Analyst Ratings and Price Targets
Analysts maintain a Moderate Buy consensus on CoreWeave shares as of October 2025. Price targets range from $69.97 to $142.33 across multiple research firms, reflecting divergent views on the company’s valuation and execution risk. Several analysts issued upgrades following the Meta announcement, citing improved revenue visibility and reduced client concentration.[1][8][9]
Investment analysts project 2025 revenue between $5.0 billion and $5.8 billion, with 2026 estimates ranging from $10.7 billion to $14.7 billion. Profitability is expected by 2027 as the company scales operations.
Ownership Structure and Stakeholder Composition
As of October 2025, CoreWeave’s ownership structure shows broad distribution across investor categories:[1]
- Public companies and individual investors: 59.39 percent
- Other institutional investors: 18.63 percent
- Insiders: 17.74 percent
- Exchange-traded funds: 2.48 percent
- Mutual funds: 1.76 percent
CW Opportunity LLC holds the largest single stake at 7.98 percent. Jack D. Cogen, a company insider, holds approximately 4.80 percent of shares and has conducted recent insider selling transactions.
Core Scientific Merger Vote Scheduled for October 30
Core Scientific (NASDAQ: CORZ) shareholders are scheduled to vote October 30, 2025, on a $9 billion all-stock merger with CoreWeave announced in July. Under the agreement, Core Scientific would become a wholly owned subsidiary of CoreWeave, with shareholders receiving 0.1235 shares of CoreWeave Class A common stock for each Core Scientific share.[10][11][12]

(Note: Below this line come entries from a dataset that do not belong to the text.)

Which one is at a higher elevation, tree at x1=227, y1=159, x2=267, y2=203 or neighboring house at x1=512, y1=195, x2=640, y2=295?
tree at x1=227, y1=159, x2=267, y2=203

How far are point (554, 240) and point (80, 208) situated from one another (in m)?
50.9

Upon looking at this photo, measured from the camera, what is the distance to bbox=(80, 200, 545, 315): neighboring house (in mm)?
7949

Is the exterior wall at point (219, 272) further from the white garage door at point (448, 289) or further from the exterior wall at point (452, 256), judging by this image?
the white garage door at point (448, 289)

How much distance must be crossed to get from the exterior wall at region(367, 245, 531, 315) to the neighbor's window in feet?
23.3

Two Seas Capital, which holds approximately 6.2 percent of Core Scientific shares and ranks as the largest active shareholder, publicly opposes the merger. The investor argues that the exchange ratio undervalues Core Scientific and fails to capture the company’s growth potential in high-performance computing co-location.[11][13]

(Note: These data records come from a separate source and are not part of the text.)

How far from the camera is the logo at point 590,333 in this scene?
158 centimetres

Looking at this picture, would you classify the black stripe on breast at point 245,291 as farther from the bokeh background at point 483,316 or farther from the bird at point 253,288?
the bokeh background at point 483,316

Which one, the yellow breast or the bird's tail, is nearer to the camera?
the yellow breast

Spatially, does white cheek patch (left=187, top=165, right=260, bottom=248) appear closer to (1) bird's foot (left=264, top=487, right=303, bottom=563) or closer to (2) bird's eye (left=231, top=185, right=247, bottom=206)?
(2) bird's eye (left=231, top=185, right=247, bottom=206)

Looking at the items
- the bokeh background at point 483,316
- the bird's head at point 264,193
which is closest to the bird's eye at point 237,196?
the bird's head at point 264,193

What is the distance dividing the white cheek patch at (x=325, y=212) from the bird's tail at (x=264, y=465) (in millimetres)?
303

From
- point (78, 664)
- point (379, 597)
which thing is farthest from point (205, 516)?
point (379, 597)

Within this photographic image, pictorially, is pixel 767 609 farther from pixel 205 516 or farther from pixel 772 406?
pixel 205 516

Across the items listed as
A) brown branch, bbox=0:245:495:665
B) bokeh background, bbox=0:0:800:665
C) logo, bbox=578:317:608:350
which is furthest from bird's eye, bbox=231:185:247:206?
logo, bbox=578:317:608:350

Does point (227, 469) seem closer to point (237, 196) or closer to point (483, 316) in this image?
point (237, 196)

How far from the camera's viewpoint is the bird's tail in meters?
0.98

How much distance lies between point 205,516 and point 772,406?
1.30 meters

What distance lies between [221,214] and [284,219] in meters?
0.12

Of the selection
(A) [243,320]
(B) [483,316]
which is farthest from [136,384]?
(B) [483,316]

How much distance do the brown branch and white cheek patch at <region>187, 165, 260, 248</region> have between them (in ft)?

According to CNBC reporting on October 10, Core Scientific shareholders are expected to reject the merger at the October 30 vote. CoreWeave CEO Michael Intrator stated in early October that the company will not revise its offer and will continue its relationship with Core Scientific regardless of the vote outcome.[14][15]

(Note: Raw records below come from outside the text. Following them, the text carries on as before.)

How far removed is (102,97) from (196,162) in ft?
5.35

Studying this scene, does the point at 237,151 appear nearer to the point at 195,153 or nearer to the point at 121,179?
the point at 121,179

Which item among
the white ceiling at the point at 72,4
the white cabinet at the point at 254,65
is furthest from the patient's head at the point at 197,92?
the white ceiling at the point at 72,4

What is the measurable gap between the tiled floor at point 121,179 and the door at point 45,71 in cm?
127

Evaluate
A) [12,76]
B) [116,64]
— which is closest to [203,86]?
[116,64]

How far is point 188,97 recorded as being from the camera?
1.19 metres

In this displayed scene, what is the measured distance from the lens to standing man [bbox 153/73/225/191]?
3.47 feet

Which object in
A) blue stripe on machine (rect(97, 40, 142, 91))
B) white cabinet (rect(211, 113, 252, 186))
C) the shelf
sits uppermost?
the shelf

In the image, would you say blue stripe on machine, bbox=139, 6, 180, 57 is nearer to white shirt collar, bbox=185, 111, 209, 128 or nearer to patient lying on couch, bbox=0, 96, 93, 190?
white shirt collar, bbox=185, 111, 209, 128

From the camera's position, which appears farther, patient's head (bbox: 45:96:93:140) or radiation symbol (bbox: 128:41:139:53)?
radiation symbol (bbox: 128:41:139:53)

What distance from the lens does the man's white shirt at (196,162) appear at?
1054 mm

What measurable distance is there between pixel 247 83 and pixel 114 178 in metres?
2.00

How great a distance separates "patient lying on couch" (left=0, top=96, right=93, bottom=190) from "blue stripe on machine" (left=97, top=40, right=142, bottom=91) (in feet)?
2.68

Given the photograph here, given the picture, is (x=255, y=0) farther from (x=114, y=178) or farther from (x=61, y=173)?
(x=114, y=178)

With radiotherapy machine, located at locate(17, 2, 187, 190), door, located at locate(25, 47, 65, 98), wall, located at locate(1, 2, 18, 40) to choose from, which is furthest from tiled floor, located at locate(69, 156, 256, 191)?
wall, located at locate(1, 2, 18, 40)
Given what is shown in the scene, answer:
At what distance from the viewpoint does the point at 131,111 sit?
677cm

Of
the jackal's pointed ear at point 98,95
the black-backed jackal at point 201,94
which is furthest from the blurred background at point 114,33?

Second Quarter 2025 Financial Results
CoreWeave reported second quarter 2025 revenue of $1.21 billion on August 12, 2025, representing 207 percent growth year over year. The company posted an adjusted net loss of $290.5 million as it invests heavily in infrastructure expansion. CoreWeave’s contracted backlog totaled $30.1 billion as of June 30, 2025, providing visibility into future revenue streams.[16][17][18]
The company operates GPU-optimized cloud infrastructure specifically designed for AI training and inference workloads. CoreWeave competes with established cloud providers including Amazon Web Services, Microsoft Azure, and Google Cloud, as well as specialized AI infrastructure firms such as Nebius.
Market Position and Competitive Landscape
CoreWeave has transitioned from cryptocurrency mining operations to become a specialized provider of GPU cloud services for artificial intelligence applications. The company’s infrastructure features the latest Nvidia GPU systems, including the H100 and GB200 architectures optimized for large language model training and inference.
The rapid growth in CoreWeave’s valuation to $60 billion has prompted industry discussions about circular financing patterns, as many AI companies invest in and purchase services from each other. Analysts continue monitoring whether the elevated valuations reflect sustainable demand or represent market speculation.
CoreWeave’s business model carries execution risks related to its debt-driven infrastructure buildout, capital intensity, and dependence on sustained AI infrastructure spending. The company’s limited cash reserves and negative cash flow require continued access to capital markets to fund expansion.